"""

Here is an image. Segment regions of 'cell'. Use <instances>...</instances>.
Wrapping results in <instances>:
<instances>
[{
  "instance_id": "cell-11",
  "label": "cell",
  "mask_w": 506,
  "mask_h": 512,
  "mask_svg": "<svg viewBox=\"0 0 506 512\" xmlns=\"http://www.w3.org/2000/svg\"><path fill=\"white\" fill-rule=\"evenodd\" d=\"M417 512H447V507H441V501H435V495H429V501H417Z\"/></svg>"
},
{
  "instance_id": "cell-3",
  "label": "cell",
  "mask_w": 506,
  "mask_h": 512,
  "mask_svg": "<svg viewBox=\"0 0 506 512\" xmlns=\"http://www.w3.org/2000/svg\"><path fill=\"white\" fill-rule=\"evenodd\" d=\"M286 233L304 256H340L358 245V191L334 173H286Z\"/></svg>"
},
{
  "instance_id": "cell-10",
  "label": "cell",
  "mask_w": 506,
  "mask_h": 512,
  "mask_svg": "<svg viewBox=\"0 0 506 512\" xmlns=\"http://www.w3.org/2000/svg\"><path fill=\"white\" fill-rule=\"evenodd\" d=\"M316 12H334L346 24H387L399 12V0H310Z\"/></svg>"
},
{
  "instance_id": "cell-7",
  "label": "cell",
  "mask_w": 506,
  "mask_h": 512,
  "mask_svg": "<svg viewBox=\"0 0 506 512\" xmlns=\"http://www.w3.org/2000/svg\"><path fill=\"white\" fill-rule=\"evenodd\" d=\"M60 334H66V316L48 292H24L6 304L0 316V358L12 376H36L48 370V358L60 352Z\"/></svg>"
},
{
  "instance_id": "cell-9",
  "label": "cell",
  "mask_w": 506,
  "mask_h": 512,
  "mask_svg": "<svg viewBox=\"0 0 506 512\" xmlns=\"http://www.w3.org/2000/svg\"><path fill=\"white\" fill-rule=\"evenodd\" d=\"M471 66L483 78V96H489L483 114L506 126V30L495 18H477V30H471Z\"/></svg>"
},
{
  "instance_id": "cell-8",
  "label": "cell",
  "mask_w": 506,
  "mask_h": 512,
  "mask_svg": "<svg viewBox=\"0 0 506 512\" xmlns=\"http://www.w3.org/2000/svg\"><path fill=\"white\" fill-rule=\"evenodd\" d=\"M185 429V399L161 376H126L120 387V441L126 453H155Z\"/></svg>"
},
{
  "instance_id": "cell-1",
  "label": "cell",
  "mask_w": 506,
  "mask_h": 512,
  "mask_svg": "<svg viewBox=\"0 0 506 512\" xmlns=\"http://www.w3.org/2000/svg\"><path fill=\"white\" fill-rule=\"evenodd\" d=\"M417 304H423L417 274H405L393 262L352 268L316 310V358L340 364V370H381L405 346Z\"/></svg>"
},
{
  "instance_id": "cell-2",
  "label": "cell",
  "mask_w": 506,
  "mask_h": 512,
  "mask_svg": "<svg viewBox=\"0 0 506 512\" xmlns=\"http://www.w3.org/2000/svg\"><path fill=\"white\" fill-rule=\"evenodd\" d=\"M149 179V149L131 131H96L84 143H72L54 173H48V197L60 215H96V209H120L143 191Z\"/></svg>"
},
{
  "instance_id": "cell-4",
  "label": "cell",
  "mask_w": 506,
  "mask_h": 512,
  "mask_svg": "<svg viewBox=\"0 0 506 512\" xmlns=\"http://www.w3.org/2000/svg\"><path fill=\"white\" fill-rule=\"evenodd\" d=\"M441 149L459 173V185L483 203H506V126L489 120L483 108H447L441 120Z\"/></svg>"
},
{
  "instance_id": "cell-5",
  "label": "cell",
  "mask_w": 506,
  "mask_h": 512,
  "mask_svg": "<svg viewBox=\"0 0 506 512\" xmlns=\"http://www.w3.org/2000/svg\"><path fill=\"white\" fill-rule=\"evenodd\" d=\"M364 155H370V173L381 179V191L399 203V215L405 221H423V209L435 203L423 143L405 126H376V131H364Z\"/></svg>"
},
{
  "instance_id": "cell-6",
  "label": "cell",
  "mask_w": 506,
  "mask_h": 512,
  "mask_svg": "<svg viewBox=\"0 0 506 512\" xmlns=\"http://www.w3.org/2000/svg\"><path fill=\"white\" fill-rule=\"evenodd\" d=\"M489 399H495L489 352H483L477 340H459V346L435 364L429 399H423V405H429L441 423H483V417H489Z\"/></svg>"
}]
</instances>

"""

> Task directions:
Collect every line of the records above that contains the string "instances", and copy each of those lines in full.

> In response:
Here is an image. Segment regions of 'cell'. Use <instances>...</instances>.
Wrapping results in <instances>:
<instances>
</instances>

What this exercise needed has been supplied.